3ª edição do Festival de Luzes em São Paulo ressignifica pontos turísticos da cidade

Até 22 de novembro, o evento acontecerá em pontos da capital paulista como os bairros do Tremembé, Jaraguá, São Matheus e na tradicional Avenida Paulista

  • Por Jovem Pan
  • 24/10/2020 12h46
AMANDA PEROBELLI/ESTADÃO CONTEÚDOÀ noite, projeções de seis artistas mudam a cara do tradicional ponto turístico na Vila Madalena, na Zona Oeste de São Paulo

Os famosos grafites do Beco do Batman estão sendo ressignificados pela tecnologia. À noite, projeções de seis artistas mudam a cara do tradicional ponto turístico na Vila Madalena, na Zona Oeste de São Paulo. A intervenção faz parte da 3ª edição do Festival de Luzes, que vai iluminar vários pontos da capital paulista até o dia 22 de novembro. No Beco do Batman, a última oportunidade para ver a montagem é neste sábado, das 7h às 22h. O evento a céu aberto é um dos primeiros a retornar na capital paulista depois dos fechamento causados pela pandemia.

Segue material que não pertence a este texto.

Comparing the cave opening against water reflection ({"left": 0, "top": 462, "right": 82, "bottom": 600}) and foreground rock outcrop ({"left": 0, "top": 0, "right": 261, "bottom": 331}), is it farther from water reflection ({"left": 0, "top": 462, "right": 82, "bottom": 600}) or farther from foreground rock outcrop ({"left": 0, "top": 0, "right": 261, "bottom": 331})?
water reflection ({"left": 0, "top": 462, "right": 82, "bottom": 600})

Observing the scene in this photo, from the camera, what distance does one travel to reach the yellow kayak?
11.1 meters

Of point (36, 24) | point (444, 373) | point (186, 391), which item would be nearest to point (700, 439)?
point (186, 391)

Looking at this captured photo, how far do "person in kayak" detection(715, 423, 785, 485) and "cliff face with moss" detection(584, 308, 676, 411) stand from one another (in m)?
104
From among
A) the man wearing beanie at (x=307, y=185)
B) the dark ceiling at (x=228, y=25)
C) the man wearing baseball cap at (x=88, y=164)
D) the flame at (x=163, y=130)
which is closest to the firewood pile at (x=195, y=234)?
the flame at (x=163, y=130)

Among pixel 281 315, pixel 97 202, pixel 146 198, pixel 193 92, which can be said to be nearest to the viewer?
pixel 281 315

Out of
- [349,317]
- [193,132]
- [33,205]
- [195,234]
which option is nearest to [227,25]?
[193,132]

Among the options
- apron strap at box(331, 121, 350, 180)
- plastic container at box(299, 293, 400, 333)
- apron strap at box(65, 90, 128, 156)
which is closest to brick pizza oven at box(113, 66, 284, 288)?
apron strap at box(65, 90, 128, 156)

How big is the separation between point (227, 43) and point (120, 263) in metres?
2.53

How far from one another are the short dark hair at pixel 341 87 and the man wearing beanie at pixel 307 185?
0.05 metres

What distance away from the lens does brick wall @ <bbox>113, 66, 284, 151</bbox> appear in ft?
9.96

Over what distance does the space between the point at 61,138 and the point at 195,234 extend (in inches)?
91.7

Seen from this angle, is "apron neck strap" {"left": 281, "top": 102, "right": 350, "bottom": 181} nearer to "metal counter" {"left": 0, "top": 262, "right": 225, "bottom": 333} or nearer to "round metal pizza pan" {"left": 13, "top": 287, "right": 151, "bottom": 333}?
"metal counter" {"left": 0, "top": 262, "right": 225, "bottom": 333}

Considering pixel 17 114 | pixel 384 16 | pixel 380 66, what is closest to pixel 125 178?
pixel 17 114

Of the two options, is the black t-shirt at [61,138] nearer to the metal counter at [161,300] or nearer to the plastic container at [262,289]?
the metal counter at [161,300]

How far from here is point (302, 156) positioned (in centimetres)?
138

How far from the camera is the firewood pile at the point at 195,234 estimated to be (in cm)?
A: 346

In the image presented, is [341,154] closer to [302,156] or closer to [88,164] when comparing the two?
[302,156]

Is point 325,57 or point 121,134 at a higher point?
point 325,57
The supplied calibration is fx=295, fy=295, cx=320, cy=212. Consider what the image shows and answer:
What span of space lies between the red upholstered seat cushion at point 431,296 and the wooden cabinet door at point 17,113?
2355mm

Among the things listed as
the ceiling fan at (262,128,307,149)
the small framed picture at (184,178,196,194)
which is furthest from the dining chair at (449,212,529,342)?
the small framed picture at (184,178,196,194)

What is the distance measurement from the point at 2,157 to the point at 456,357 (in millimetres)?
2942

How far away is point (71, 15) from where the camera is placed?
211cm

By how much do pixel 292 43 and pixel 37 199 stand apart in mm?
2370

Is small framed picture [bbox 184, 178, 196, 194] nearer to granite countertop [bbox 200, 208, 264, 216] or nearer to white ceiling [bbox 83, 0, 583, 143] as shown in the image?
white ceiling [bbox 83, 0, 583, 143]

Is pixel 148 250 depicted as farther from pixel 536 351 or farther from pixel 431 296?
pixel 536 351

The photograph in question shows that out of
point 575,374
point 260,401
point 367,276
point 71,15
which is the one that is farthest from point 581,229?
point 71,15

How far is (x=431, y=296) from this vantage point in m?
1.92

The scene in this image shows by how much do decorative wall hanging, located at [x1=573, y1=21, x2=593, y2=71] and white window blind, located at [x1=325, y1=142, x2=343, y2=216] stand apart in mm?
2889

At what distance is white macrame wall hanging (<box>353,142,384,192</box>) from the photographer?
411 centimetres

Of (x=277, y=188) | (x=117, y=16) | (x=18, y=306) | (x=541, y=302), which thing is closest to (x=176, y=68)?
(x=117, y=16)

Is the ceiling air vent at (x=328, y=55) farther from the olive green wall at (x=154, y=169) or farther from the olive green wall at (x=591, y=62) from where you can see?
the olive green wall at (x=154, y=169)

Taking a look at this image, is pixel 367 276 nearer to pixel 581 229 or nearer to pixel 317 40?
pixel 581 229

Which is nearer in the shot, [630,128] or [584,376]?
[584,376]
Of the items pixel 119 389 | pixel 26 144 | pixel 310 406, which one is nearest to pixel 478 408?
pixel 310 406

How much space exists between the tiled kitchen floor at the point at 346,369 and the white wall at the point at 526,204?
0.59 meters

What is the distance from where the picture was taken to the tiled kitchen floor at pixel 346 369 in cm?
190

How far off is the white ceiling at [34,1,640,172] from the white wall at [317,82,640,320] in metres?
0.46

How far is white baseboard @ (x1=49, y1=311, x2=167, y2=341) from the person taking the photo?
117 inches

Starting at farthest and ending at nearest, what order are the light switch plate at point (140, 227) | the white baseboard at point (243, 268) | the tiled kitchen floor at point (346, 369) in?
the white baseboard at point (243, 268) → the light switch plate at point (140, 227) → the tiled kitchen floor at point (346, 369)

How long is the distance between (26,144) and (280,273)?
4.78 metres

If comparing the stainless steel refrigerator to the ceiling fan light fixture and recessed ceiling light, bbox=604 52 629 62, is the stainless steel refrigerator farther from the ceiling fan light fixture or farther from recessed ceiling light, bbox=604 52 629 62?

O VJ Fukuda, do seu apartamento, começou a fazer projeções nas árvores e, para o festival, ele desenvolveu a obra intitulada “Fauna B”. “Poder fazer um trabalho bacana desse em um lugar que a gente cresceu é muito bacana. Espero que as pessoas gostem, as intervenções existem para chamar atenção do que no dia a dia você passa e nem percebe”, avalia. As projeções estão em constante diálogo com os grafites, cada artista estudou detalhadamente os murais para desenvolver seus trabalhos. A obra da VD Carol Santana chama “Trasmutação” e, segundo ela, a ideia é trazer novas perspectivas no que já existe. “O grafite para mim é a arte urbana é valorizo muito, porque é uma arte muito democrática, poética e política ao mesmo tempo. E de muita responsabilidade porque você impacta muitas pessoas, então você está construindo um mural, está impactando quem passa ali. Eu poder reinterpretar isso é bem especial.”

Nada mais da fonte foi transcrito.